* begin *
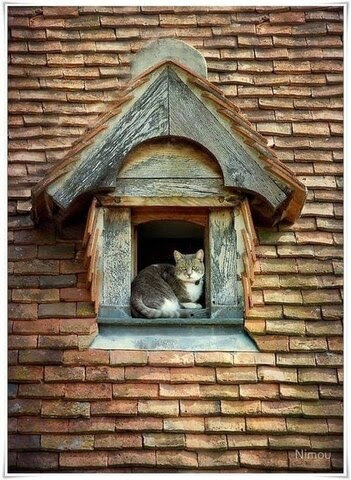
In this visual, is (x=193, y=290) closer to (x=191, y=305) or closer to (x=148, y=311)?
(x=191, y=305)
* end *
* begin *
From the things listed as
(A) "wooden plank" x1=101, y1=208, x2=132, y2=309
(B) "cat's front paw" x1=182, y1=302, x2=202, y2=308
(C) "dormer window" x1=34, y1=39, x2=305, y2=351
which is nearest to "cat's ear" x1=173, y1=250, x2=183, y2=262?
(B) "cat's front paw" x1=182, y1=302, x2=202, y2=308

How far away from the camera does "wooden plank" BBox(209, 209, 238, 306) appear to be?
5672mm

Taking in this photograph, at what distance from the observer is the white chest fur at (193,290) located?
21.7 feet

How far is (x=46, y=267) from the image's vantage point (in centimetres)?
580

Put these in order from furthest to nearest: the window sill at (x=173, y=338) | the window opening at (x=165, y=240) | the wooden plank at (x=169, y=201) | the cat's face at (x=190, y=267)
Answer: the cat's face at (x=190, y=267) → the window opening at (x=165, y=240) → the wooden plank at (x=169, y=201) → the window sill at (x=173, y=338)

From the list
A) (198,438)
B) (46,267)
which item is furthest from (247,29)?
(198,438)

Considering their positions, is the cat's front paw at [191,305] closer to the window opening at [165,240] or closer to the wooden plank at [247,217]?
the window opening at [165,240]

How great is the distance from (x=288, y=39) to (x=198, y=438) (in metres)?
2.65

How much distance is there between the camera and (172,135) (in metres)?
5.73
* end *
* begin *
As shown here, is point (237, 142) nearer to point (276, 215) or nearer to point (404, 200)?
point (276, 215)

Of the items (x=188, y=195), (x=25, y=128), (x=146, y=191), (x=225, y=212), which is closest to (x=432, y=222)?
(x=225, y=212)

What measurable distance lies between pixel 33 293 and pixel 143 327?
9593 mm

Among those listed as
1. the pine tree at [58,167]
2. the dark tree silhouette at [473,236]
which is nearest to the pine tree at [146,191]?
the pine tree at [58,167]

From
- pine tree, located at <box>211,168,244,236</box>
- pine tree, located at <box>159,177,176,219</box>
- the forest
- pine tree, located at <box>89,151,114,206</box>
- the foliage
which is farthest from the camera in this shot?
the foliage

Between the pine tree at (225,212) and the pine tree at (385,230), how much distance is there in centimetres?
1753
* end *
* **EXERCISE AIM**: Retype the data above from the line containing "Put these in" through the line containing "Answer: the cat's", keeping every character unchanged.

* **THE SOLUTION**:
Put these in order from furthest to nearest: the window sill at (x=173, y=338) | the window opening at (x=165, y=240) | the wooden plank at (x=169, y=201) | the cat's face at (x=190, y=267)
Answer: the cat's face at (x=190, y=267) → the window opening at (x=165, y=240) → the wooden plank at (x=169, y=201) → the window sill at (x=173, y=338)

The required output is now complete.